745,000 people held in local jails can vote, but few do. Advocates say it's voter suppression

Unlocking The Vote In Jails
The majority of the 745,000 people held in local jails can vote, but few do. Advocates say it’s voter suppression on a national scale.

There’s been a groundswell of support for laws restoring voting rights to people coming out of prison. But the vast majority of the 745,000 people held in local jails never lost the right to vote, since they are awaiting trial or are convicted of misdemeanors. Still, voting from jail is rare. Felony disenfranchisement laws and misinformation lead many people in jail to believe they cannot vote. Most jails don’t actively provide the necessary information to get people registered, voting rights advocates say.
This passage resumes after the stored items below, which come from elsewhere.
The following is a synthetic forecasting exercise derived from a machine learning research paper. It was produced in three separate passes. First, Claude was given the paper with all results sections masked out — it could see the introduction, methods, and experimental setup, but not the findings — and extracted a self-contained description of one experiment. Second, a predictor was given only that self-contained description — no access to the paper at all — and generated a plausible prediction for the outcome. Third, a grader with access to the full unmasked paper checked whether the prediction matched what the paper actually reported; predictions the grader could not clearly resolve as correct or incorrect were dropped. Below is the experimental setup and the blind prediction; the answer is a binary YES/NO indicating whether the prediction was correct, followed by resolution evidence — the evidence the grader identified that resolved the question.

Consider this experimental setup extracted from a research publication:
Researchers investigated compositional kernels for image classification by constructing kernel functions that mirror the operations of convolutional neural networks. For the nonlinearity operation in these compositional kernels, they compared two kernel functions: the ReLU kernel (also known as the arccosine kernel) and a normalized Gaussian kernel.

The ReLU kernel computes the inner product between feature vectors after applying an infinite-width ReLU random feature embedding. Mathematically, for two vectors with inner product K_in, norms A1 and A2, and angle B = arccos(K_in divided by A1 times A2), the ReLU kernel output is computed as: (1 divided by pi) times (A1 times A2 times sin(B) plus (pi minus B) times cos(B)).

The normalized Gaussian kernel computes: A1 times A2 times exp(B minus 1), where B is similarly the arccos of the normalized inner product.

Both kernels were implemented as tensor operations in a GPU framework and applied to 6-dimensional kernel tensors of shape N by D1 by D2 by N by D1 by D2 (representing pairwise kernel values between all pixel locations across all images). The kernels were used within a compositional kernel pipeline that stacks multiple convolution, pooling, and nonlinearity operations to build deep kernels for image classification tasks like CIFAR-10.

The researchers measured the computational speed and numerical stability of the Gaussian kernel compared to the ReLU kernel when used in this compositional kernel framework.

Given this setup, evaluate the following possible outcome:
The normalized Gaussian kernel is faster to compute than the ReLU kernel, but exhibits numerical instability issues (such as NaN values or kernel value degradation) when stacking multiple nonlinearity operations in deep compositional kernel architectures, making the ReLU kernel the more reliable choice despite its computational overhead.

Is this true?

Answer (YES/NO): NO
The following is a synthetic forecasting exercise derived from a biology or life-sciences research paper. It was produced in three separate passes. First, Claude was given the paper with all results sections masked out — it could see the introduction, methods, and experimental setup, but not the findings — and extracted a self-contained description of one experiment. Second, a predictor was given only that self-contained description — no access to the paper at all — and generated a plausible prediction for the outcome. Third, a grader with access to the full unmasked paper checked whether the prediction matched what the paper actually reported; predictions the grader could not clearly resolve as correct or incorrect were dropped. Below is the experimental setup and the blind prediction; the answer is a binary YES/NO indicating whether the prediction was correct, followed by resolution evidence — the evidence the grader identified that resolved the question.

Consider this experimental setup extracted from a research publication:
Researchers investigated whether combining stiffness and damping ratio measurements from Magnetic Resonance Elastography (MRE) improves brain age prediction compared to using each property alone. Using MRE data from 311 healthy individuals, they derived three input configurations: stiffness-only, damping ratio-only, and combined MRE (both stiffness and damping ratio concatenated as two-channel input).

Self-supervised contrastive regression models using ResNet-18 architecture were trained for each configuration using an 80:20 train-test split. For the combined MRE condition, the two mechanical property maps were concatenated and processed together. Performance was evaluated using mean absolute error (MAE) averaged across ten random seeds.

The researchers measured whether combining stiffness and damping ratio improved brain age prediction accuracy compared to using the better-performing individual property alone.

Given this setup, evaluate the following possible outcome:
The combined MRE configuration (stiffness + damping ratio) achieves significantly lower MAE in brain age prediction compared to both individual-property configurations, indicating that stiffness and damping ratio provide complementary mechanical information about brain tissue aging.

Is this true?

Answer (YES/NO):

Logistical challenges abound. And this year, with some courts closed due to COVID-19, many more people could find themselves sitting in jail on Election Day.
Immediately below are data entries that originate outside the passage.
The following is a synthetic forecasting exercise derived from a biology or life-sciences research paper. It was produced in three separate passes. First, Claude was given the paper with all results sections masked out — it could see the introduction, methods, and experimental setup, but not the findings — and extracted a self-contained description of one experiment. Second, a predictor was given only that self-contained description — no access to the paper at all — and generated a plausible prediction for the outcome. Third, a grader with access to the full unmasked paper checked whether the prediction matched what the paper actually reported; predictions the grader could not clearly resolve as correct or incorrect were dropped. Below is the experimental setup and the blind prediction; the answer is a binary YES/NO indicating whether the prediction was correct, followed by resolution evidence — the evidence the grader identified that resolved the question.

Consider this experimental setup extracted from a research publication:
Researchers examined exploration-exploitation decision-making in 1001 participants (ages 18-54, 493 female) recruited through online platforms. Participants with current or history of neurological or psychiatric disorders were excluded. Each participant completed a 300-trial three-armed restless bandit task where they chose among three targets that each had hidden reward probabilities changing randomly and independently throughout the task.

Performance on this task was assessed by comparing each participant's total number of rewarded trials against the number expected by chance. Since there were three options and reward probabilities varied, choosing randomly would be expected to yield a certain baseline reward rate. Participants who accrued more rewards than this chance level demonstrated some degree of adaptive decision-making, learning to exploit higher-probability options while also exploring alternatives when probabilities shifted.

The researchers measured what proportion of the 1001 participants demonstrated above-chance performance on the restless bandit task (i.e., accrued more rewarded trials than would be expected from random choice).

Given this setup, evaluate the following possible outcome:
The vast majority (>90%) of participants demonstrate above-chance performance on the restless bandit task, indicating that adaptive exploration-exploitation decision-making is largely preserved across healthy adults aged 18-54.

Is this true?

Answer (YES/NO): YES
Many of the people working to unlock the vote in jails say the result amounts to voter suppression on a national scale. People in jail also disproportionately come from communities of color that are heavily policed. The overexposure to the criminal justice system weakens these communities’ political power and makes people less likely to vote, now and in the future, research shows.“We do start to think about those neighborhoods losing more voters than others,” said Ariel White, a political science professor at the Massachusetts Institute of Technology. “And that concentration really starts to matter in, for example, local elections,” which can sometimes hinge on a few hundred votes.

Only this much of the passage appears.